На второй стадии аллергены групп 13 и 1 отделяют от аллергенов с низким молекулярным весом при помощи гель-фильтрации согласно их различным молекулярным весам с применением Супердекса® шкала получения 75 (Pharmacia) или подобных известных материалов основы, пригодных для этой цели. Элюент предпочтительно представляет собой 50 мМ гидрогенкарбонат аммония. Скорость течения в колонне составляет около 5 мл/мин. Получают три фракции, которые включают аллергены 1 и 13 (каждый отдельно) и 2, 3 и 10 (в одной фракции).

Аллергены с низким молекулярным весом групп 2, 3 и 10, которые вымываются вместе в третьей фракции гель-фильтрации, разделяют при помощи катионобменной хроматографии.
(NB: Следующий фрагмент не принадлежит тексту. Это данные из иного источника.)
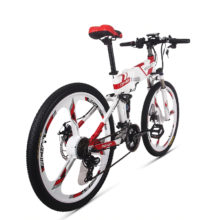 Electric Bicycle Watertight Frame Inside Li-on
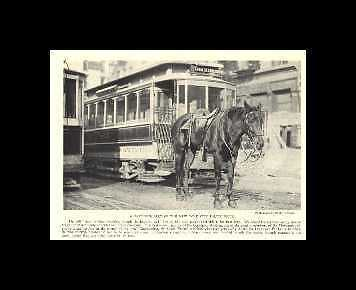 NYC Police - 1923 Vintage Horse Print - Matted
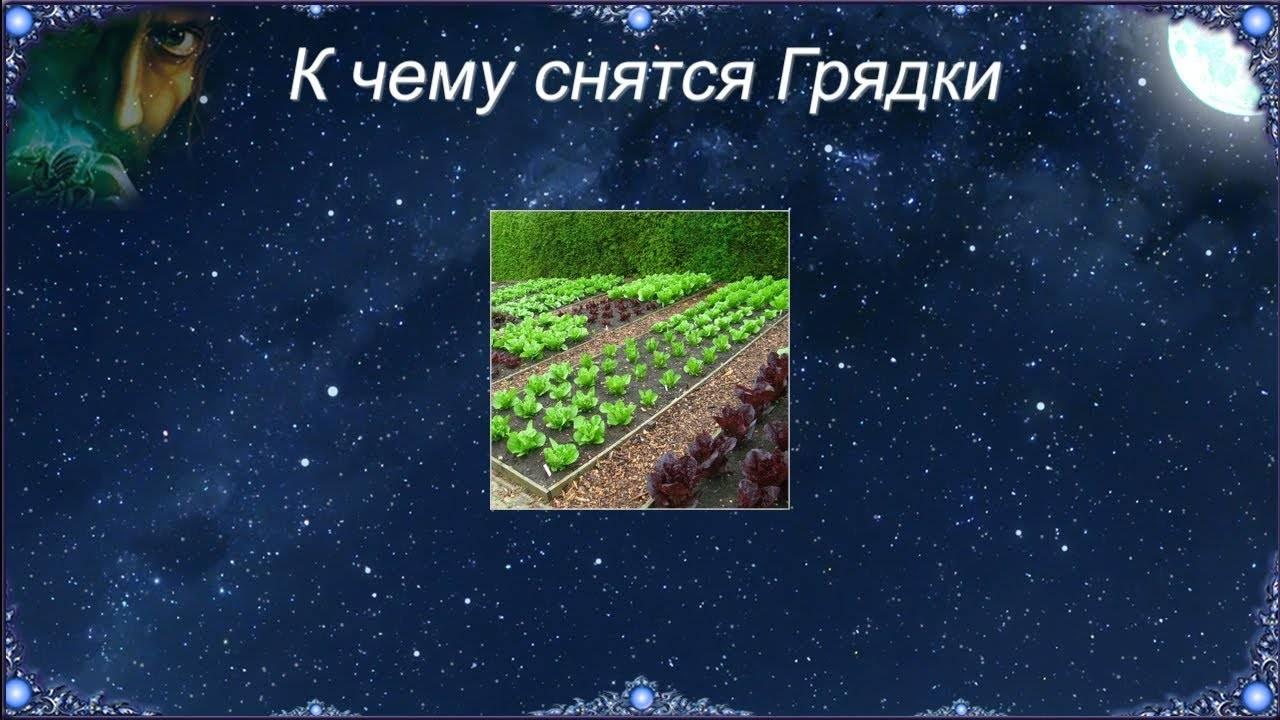Зелень грядки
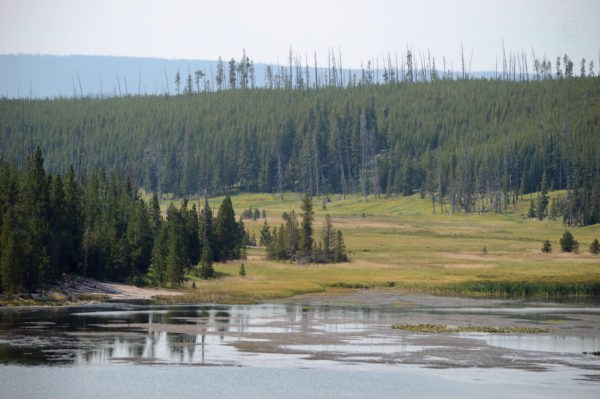 Yellowstone National Park Visitors Guide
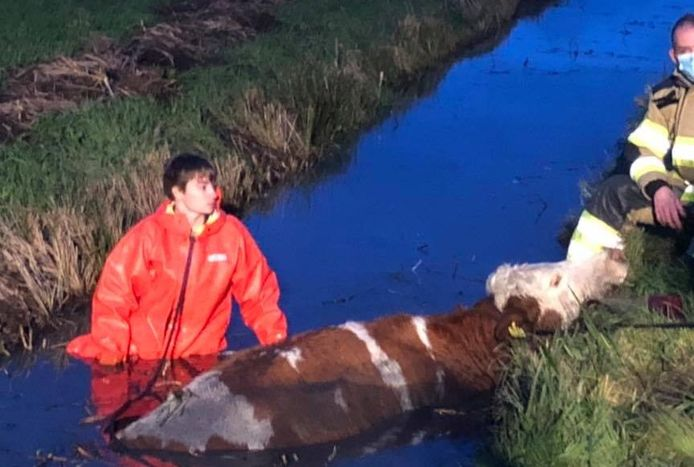 Een koe is in de sloot beland aan de Lange Avontuurseweg in Culemborg.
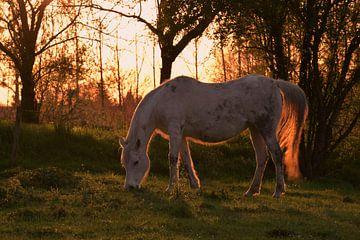 Paard in de avondzon van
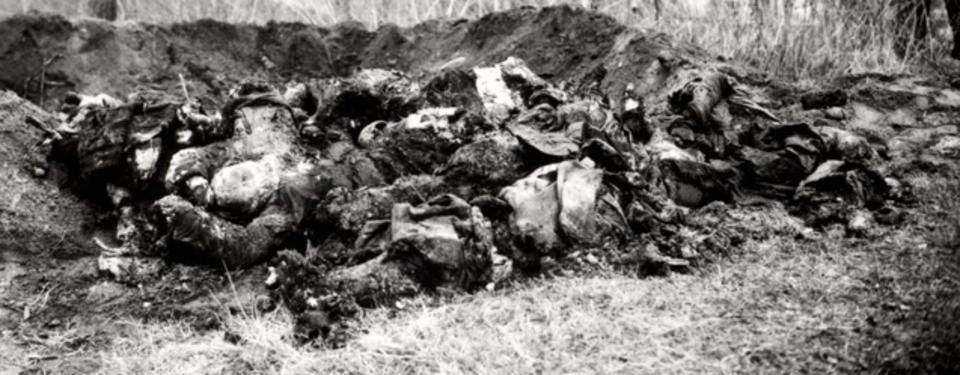 Bilden visar uppgrävt område med oklara objekt.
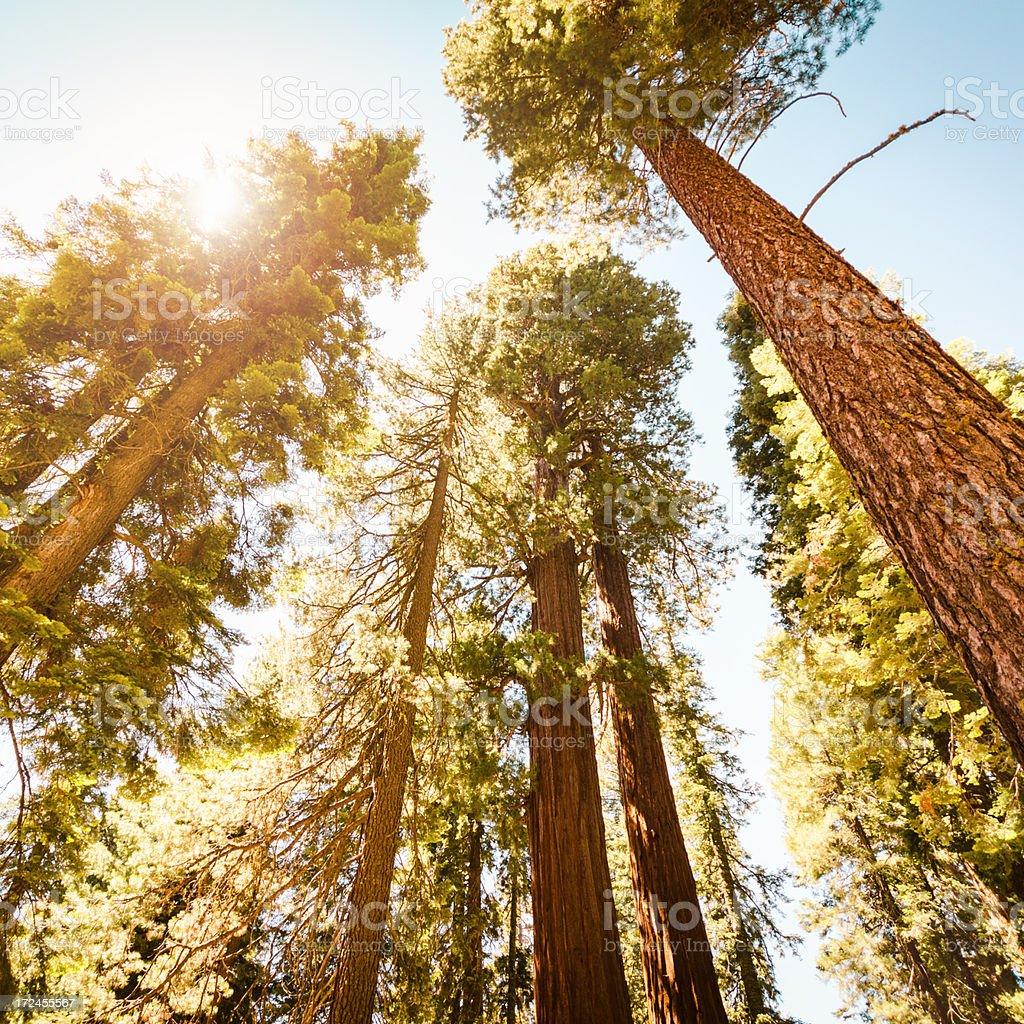 Sequia National Park tree in Autumn stock photo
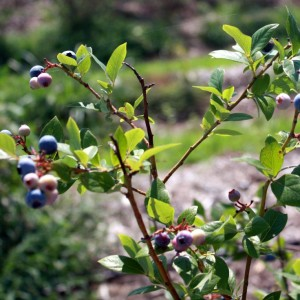 The Boisterous Blueberry: Growing Blueberries in the Home Garden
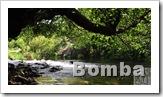 la bomba pozo - af2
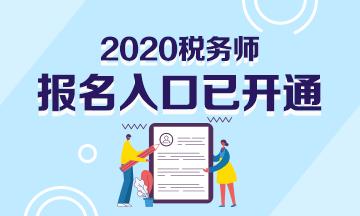 2020年税务师报名入口已开通!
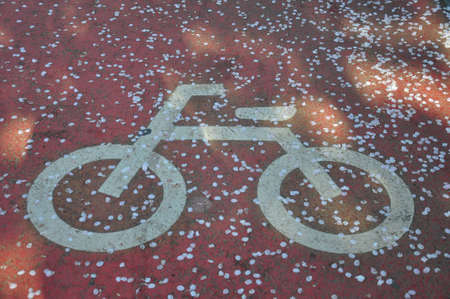 Bicycle lane sign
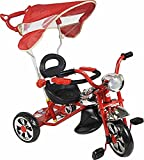 BSD Tricycle Enfant évolutif pour bébés avec contrôle Parental - Arti Classic W-11 - Rouge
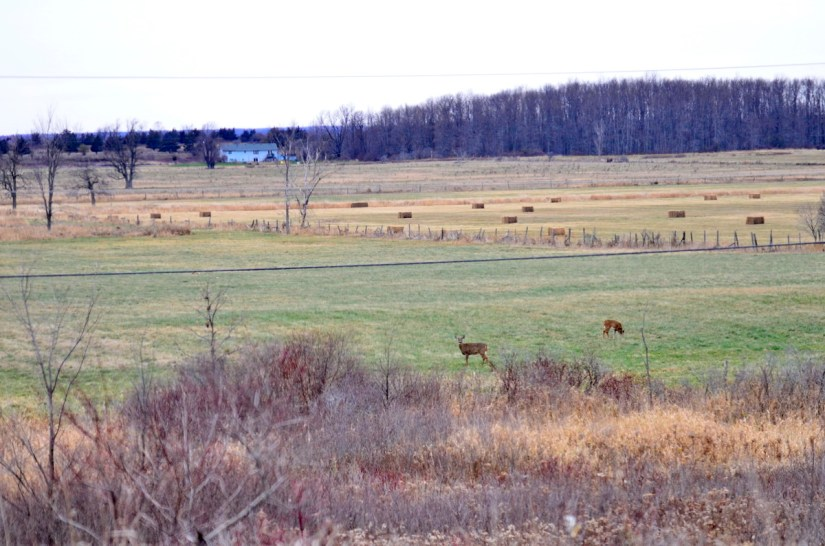 deer in a farm field, amherst island, ontario
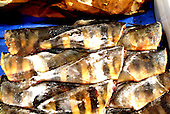 Japan - The fish market in Sapporo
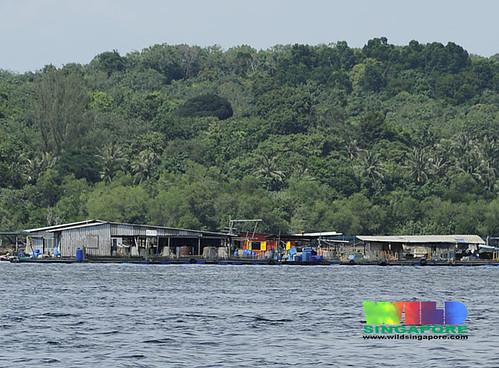 Fish farm off Chek Jawa, Pulau Ubin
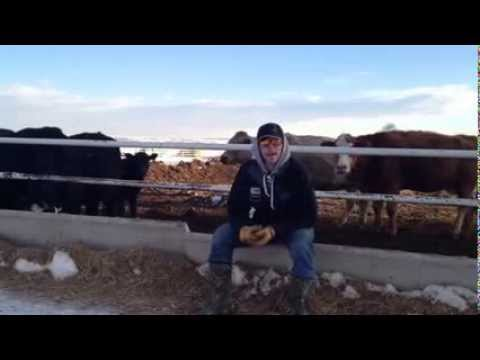 Cody Tesch video blog 2/11/2014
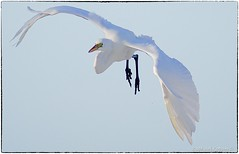 Great Great coming in for landing (RKop) Tags: a77mk2 minolta600mmf4apog esterolagoon florida raphaelkopanphotography sony wildlife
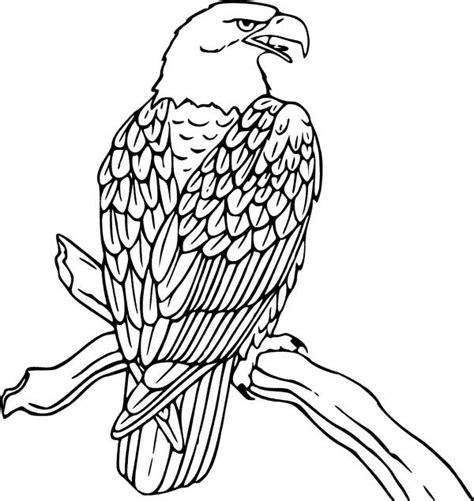elegant and charming collection of eagle coloring pages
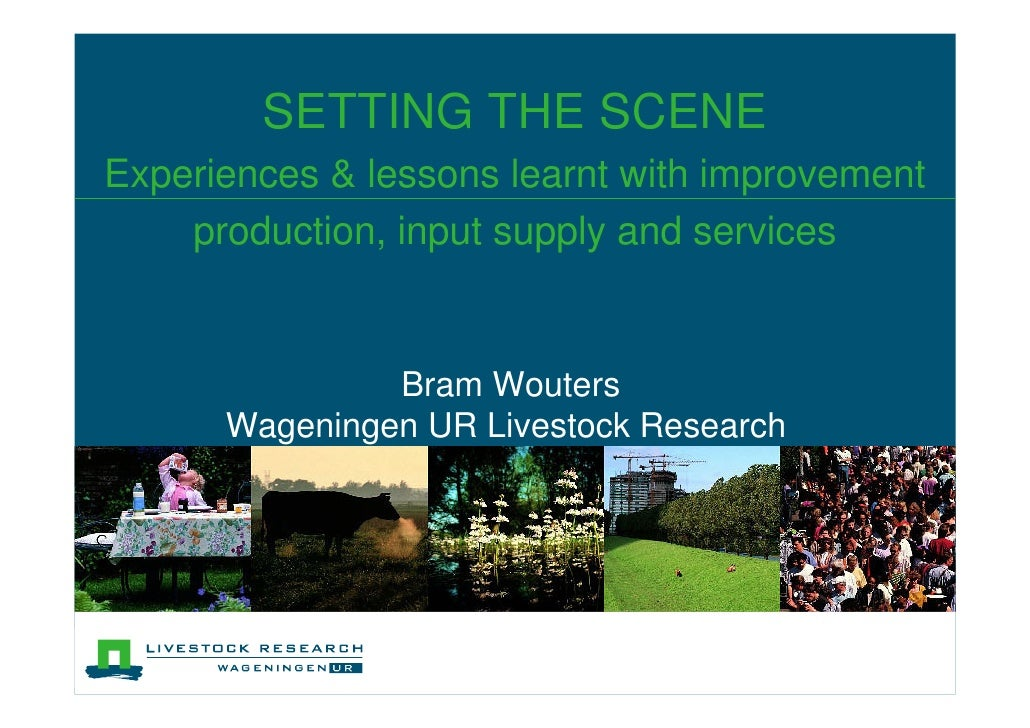 SETTING THE SCENEExperiences & lessons learnt with improvement    production, input supply and services               Bram...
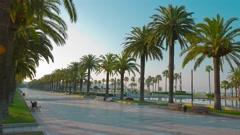 Palm trees promenade in Salou, 4k Spain, Europe Stock Footage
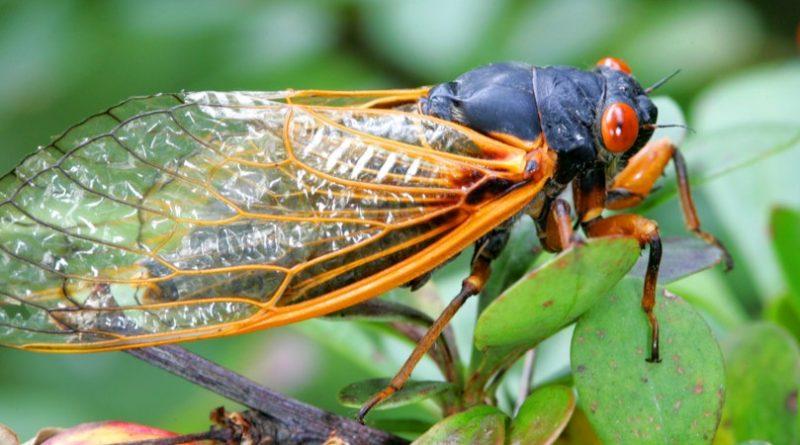 Cicada Brood X 2021: ¿Qué es y debería preocuparte?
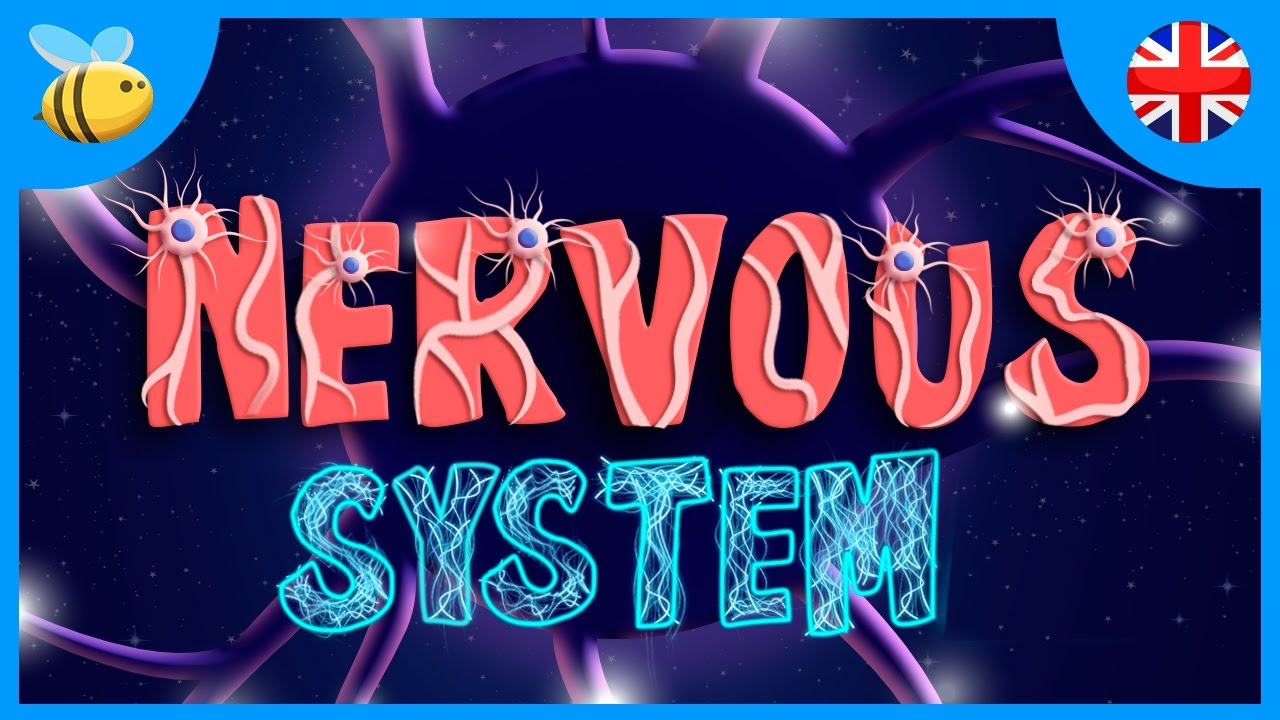 The Nervous System Educational Videos For Kids Youtube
При этом лиофилизированный образец отбирают в водный буфер, предпочтительно 20 мМ фосфатный буфер, рН 7,2, и применяют в катинобменной колонне, уравновешенной этим буфером (например, Source S®). Фракция, проходящая через колонну содержит кислотный аллерген 2. Связанные аллергены 3 и 10 вымывают по очереди при помощи около 20 объемов колонны соляного градиента от 0 до 200 NaCl. Таким образом, группу низкомолекулярных аллергенов разделяют на отдельные аллергены. Также можно применять другие катионобменные материалы согласно изобретению.

При помощи способа по изобретению, который обеспечивается и определяется специфической последовательностью хроматографических стадий и выбором среды хроматографирования, данное изобретение таким образом дает возможность высокоточного способа получения для выделения множества высокочистых природных травяных аллергенов, который не является трудоемким или занимающим много времени, и который может быть осуществлен технологически. Так как применяемые методы очистки очень осторожны с протеинами, их структуры и антигенность сохраняются. Это является предпосылкой успешной диагностики аллергических заболеваний.